"Esra'nın Ersin'den sonra Erdal'la birlikte olduğunu polis muhabirlerine kim anlatmıştı? Veya polislere? Erdinç insanların özel yaşantılarının polisin eline düşmesi karşısında dehşete kapılırdı. İnsan bedeninin 'suç sayılan eylemleri'nin vb. polise düşmesinden çok daha ızdırap verici çok daha gayrı insaniydi insanın sadece kendini ilgilendirdiğini düşündüğü hayat ayrıntılarının kesitlerinin sorgu odalarında işkencehanelerde hücrelerde uluorta ellenmesi zedelenmesi. Ya da polis muhabirlerinin daktilolarına sokulup uçlarında uğursuz harfler taşıyan ince metal çubuklarla dövülmesi."
Türkçe edebiyatta siyasî polisiyenin parlak örneklerinden biriyle karşı karşıyayız. Dahası yeni gelişen bu türün öncü örneklerinden biriyle.
Polisiye entrikanın berisinde bir kuşağın geçmişiyle ve kendisiyle hesaplaşmasının gerilimi var Bekle Dedim Gölgeye'de.
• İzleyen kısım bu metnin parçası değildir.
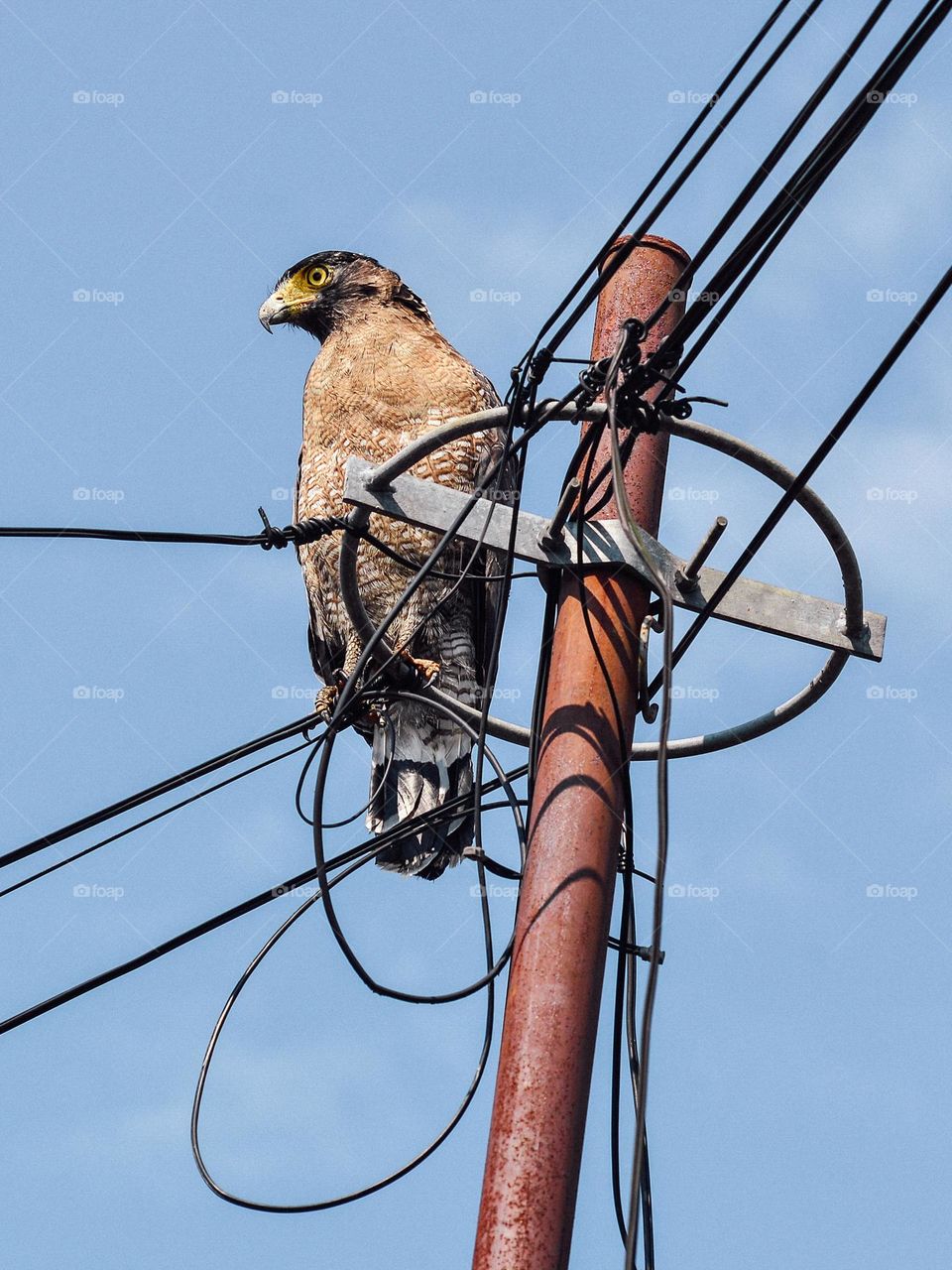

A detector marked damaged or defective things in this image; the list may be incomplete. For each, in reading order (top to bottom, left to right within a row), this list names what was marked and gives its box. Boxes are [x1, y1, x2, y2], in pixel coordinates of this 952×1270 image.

rusty metal pole [472, 238, 686, 1270]
corroded metal surface [472, 238, 686, 1270]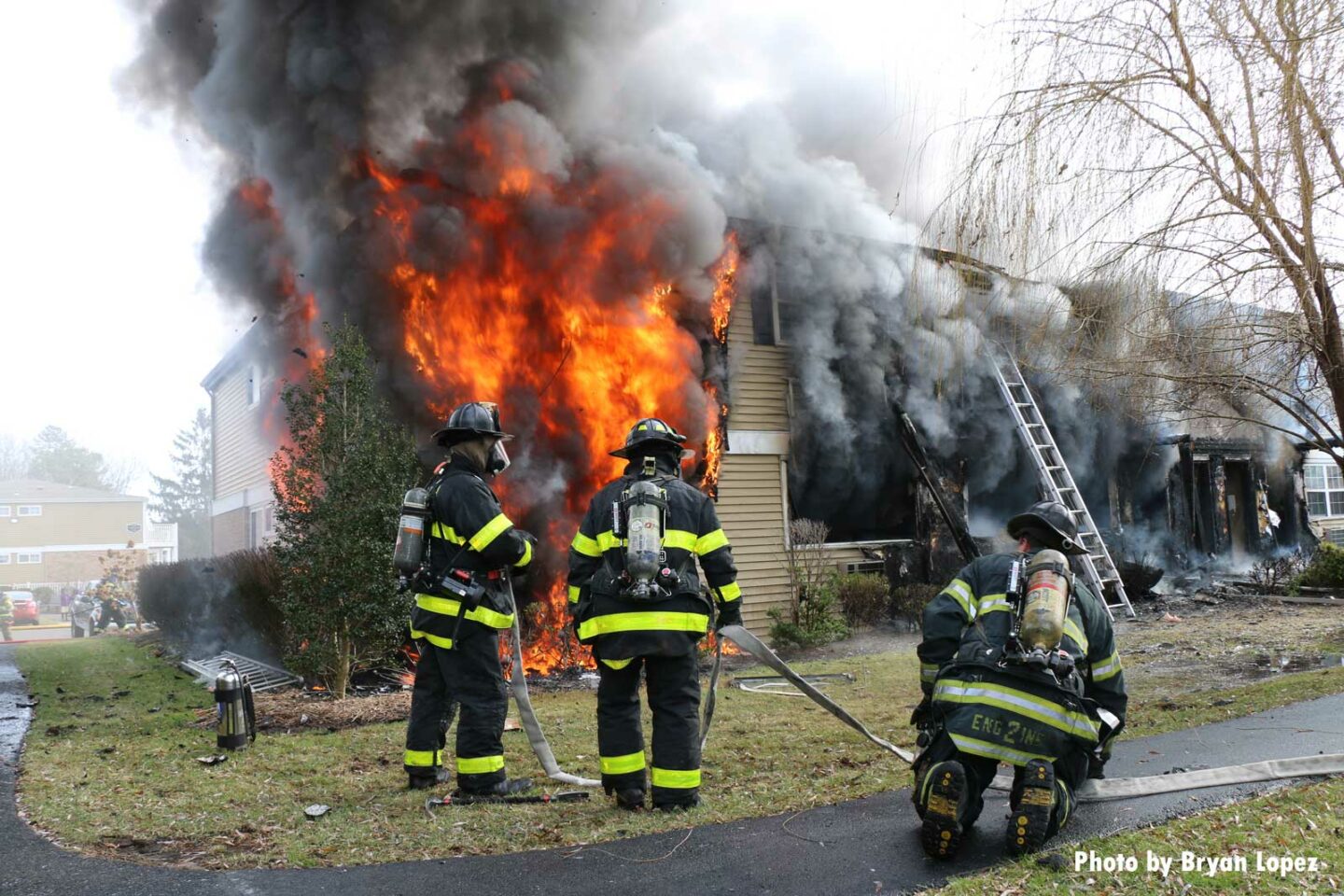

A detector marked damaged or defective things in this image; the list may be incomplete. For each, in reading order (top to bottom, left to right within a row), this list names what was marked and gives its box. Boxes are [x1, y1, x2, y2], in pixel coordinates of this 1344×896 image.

Arkadaşlık ahlâk ve sadakatle ilgili iktidar tutkusuyla ilgili her kuşağın yeniden keşfetmesi gereken veya belki her kuşakta yeniden yitirilen değerlerle hesaplaşma var. Bir cinayetin arkasındaki muammanın ürpertisi insanın hayatındaki anlamı kaybetme endişesinin ürpertisiyle katlanıyor. Aynı zamanda herhangi bir anlamla arasında köprü olan aşkın ürpertisiyle.
Nasıl oluyor da Titanic sapasağlam dururken koca koca buzdağları birer birer batıyor?
"İyi polisiye iyi edebiyattır" sözüne birinci dereceden delil sunan bir "siyasi-polisiye" roman.